Rhod Gilbert, who recently hosted Never Mind the Buzzcocks, has also entered the DVD fray for the first time with his award-nominated 2008 set, The Award-Winning Mince Pie. The Camarthen-born comic is another shy, retiring performer who doesn’t know exactly how much his cut is but admits that doing so well out of his tour anyway — he plays the Hammersmith Apollo tomorrow — any DVD profit “is all gravy”. There should be plenty of gravy. “I don’t know the figures but one DVD chart said that the only comedian who sold more than me last week was Michael McIntyre.”

Gilbert’s success highlights the synergy of the market. Everything shifts more product: his TV appearances, his live tour and his internet presence. One YouTube clip, featuring Gilbert letting off steam about his suitcase being shattered on a flight has gone viral, notching up nearly seven million hits (Google “Most Funny Comedy Sketch Ever” to add to his tally). Even if a small proportion of those clickers buy his DVD he may never need to work again.

In this competitive field I came across only one dissenting voice. Sean Lock seems to be the only stand-up who is sitting out this golden age. Although his live DVD last year did good business, he did not have a new show to film for 2009, and to his credit he resisted various “less-thanrewarding” offers of voicing “Su Doku’s Greatest Bloopers”-type cash-ins.

Lock views the DVD market as a necessary evil in the industry: “There is too much focus on it. The live side is what people really enjoy, but there is an obsession with sales and a machismo that goes with it. Though a lot of people buy them, which is quite handy if you are selling one.”

The 8 Out of 10 Cats team captain is nostalgic for a time before DVD, for a time, in fact, before he was even born. “In the music hall days you could tour the same show for 25 years. Maybe I won’t bring out a DVD of my next show and I’ll tour that for 25 years.”

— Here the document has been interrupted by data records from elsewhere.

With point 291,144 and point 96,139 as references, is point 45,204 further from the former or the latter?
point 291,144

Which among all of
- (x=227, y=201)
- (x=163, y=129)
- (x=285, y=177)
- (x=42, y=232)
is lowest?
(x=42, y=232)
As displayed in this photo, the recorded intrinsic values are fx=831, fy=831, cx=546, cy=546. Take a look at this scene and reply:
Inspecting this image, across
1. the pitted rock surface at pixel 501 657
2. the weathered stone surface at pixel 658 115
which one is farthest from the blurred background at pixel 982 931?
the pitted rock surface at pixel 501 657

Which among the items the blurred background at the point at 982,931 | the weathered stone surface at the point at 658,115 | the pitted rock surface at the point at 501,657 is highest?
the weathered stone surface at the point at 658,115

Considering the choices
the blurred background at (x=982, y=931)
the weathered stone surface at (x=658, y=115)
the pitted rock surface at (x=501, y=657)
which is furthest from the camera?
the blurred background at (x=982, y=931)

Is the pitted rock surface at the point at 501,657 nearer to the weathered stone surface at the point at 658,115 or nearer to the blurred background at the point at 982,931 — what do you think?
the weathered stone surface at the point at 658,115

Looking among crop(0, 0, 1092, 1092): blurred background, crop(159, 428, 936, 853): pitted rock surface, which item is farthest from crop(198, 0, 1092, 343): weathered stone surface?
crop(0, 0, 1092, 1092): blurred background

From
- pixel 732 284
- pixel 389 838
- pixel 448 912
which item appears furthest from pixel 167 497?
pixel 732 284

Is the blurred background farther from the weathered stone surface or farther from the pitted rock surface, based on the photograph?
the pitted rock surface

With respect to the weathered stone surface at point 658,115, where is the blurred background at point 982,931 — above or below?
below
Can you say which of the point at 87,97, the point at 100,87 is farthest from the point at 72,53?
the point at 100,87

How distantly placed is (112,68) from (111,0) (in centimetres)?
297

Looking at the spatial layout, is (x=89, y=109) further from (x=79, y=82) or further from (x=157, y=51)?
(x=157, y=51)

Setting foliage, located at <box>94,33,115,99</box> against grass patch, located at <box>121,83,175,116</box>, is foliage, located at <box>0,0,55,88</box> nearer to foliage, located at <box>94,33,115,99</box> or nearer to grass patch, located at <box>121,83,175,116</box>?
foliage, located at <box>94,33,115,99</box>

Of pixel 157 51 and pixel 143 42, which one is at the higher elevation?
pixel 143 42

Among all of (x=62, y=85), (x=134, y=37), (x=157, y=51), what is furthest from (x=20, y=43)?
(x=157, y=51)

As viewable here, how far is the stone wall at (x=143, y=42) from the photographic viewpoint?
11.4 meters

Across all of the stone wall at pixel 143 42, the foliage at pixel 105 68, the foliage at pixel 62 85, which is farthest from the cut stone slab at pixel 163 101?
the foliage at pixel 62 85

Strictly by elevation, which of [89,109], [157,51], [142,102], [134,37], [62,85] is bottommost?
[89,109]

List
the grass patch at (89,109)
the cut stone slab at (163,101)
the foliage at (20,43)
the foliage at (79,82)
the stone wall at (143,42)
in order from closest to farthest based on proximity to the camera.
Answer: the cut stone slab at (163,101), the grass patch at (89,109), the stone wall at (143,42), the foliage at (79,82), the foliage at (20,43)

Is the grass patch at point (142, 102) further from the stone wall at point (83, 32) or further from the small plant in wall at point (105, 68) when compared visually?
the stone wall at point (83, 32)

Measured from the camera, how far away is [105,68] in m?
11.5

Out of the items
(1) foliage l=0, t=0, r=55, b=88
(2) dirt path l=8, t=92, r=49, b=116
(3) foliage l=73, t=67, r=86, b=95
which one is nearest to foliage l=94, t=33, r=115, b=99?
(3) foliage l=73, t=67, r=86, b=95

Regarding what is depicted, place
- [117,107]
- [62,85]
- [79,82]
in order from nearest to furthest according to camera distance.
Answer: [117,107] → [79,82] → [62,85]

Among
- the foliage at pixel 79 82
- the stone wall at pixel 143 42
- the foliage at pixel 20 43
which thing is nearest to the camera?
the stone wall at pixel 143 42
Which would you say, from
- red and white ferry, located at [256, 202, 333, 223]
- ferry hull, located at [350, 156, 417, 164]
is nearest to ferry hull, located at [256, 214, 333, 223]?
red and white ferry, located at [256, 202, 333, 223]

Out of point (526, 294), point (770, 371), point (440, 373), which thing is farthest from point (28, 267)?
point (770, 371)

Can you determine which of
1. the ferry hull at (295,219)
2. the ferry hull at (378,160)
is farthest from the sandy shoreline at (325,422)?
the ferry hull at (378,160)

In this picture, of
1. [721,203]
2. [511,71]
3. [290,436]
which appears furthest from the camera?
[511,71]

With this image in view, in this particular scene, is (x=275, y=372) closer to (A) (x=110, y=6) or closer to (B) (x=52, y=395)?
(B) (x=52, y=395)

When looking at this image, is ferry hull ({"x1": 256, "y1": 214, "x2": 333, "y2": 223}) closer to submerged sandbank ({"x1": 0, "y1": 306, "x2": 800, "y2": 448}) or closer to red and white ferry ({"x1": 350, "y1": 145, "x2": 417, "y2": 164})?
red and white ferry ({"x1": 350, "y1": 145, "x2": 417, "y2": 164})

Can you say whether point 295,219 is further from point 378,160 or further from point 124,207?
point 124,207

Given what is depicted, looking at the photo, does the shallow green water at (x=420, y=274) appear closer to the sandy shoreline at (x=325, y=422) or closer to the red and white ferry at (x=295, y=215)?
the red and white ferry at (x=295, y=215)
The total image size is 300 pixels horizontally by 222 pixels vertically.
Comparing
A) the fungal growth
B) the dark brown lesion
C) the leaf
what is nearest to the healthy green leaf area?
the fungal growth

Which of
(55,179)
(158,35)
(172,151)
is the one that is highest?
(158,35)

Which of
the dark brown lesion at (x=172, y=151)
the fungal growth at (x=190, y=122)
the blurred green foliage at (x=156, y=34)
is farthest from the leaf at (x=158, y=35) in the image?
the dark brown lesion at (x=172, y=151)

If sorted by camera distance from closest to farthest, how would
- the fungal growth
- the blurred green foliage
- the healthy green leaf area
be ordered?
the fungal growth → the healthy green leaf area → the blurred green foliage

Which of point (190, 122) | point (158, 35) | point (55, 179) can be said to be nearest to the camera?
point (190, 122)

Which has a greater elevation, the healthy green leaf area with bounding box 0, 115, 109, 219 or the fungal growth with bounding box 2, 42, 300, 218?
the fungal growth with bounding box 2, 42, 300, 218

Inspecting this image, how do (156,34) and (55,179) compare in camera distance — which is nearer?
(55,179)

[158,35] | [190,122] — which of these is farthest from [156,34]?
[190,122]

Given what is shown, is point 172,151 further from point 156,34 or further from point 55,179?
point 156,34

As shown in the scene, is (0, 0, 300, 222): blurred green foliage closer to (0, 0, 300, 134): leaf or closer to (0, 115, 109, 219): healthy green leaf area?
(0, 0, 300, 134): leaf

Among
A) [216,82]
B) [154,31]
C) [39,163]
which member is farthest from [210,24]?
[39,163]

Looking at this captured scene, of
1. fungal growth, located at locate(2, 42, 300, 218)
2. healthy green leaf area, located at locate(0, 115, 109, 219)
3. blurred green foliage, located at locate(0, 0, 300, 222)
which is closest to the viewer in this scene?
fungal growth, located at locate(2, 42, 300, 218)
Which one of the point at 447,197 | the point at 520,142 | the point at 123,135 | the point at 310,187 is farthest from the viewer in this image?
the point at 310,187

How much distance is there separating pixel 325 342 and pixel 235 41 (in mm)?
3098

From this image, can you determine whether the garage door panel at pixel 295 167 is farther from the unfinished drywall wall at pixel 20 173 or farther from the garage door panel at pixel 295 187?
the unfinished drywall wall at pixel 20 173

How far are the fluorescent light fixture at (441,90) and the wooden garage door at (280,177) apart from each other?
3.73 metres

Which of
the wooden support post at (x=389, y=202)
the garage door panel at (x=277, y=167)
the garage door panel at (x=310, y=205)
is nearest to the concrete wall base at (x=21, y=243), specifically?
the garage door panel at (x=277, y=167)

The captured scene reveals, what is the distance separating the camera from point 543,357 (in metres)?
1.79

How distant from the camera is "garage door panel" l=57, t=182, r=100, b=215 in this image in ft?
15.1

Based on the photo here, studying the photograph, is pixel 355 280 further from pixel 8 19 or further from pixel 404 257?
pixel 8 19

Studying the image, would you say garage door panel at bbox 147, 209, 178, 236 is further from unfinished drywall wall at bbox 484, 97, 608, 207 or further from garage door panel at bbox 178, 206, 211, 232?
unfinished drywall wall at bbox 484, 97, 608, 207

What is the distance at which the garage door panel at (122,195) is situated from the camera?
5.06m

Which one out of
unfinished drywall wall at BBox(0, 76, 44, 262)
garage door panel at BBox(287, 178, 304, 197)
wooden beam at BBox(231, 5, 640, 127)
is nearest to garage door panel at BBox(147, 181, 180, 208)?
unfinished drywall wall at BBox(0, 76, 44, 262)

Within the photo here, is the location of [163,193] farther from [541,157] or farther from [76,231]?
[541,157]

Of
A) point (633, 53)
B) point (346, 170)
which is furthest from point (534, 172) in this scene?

It is the internet, though, that threatens this market. Ultimately comedy DVDs will surely go the same way as music. People will get their laughs from YouTube and filesharing. Go into HMV at the moment and it seems like a DVD shop, with CDs lurking at the back. How long will it be before DVDs face the same fate? Some are more optimistic than others. Carr thinks that giving a comedy DVD will mean something for a long time yet: “There is an emotional quality to gifting a DVD. I love that quote ‘a laugh is the shortest distance between two people’.”

Carr also has another, more practical, explanation for the comedy DVD explosion around Christmas, particularly on Christmas Eve when all the shops are shutting and you are rushing around. “Being easy to wrap is crucial.” Al Murray concurs: “You try wrapping an espresso machine in a hurry.”